Feeling like things that should be completely natural to you are just.. wrong?
Life is change anon.
I'm having some issues lately trying set myself of the right track but I know I'm doing the right thing.
I've got my dream and set goals to get it so I just lay back and let kali take the wheel, fuck it, it's all bigger than you or me.
So far I've successfully avoided debt, kids, commitments and successfully embraced a greater sense of purpose, an infinite void of nothingness and almost oscillating levels of depression and anhedonia.
But I attract people, I can hold people's attention, I can sometimes explain things in such a way people don't know if I'm talking about magic or reality, and thats when I get them..I can mesmerise them and can manipulate them, they don't like it when you point it out though, so use it to make them feel good, make them believe, make them more..More whatever you want, you're in the dance now, you can change eachother depending on each individual and their own limits and weaknesses. What is peer pressure, for example?
Then you notice all who do it to you, and how all do it to all, and how everything is sort of false, and you hate everyone for it, how we are all just a changing thought..and the meaningless comes again..then you think, what if we could be more, be better, and you try again..and you dream that impossible dream and you set it there and you say for the rest of your life your going to chase that star. Then read from the top again.
Welcome to your life, there's no turning back..
Since I started meditating I have moments, or rather flashes, where I look at my ego in a detached way and feel like "wait who the FUCK is that guy, that's me??" and the realization that my own perception is incredibly limited and that my concept of who I am, my "self", is basically fraudulent. Then I recognize the duality in observing myself and that freaks me out.

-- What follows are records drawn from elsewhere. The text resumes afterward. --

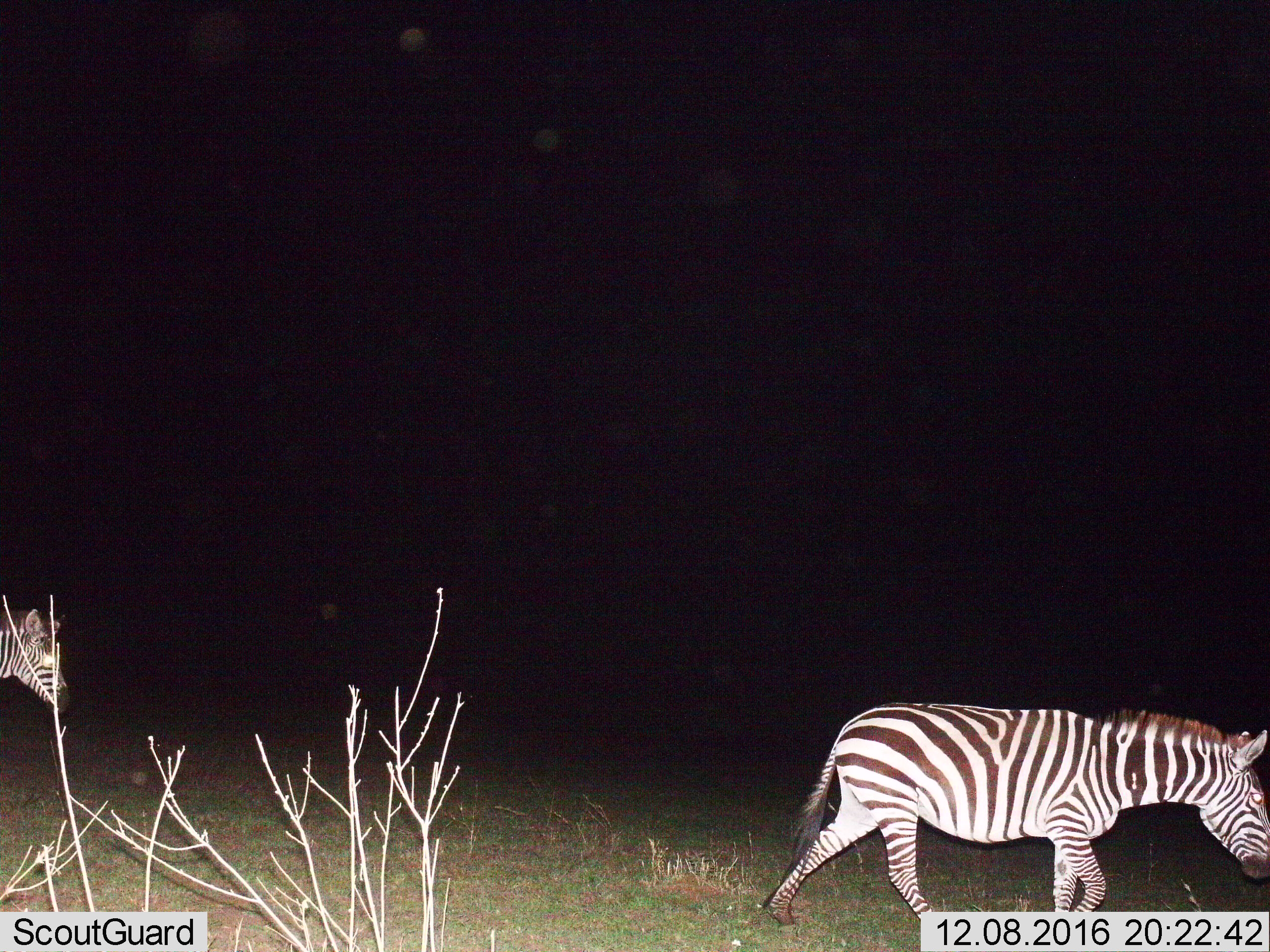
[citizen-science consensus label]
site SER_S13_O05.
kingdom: Animalia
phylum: Chordata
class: Mammalia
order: Perissodactyla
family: Equidae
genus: Equus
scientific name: Equus quagga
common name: plains zebra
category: zebraplains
Zebraplains (plains zebra) (Equus quagga), count 2. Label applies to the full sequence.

There's a dissociation disorder, sure. It's not /x/ though. It's a coping mechanism for surviving traumatic events. A lot of rape victims report having it.
Then there's Sybil, who claimed to have multiple personalities.
I'm not talking about maturing or growing up.
I am talking about literally waking up one day and thinking that everything you thought was normal is just not supposed to be.
People you interact with on a daily basis, you cringe away from.
You have thoughts you'd never think of before.
You force lies out of your mouth because you know they should be the truth, but feel like they aren't.
Even your very environment feel unnatural and foreign to you.
Yes it's called anxiety and is completely normal though in prolonged thinking that everything external is different and threatening?
You should speak to a professional about that as people who suffer from schizophrenia often very everything external as non static and potentially harmful and distorts a natural perception
Listen, I understand the negatives to disclosing that info. You'd be branded as something with mental health issues indefinitely, when family members are asked about history of mental illness, that's you. Get the drift?
But jesus fuck lads he's on an image board either role-playing or he needs to even find a counsellor to speak with so he doesn't think a few abstract thoughtforms are his tulpa trying to convince him to go on a shooting rampage, naw mean?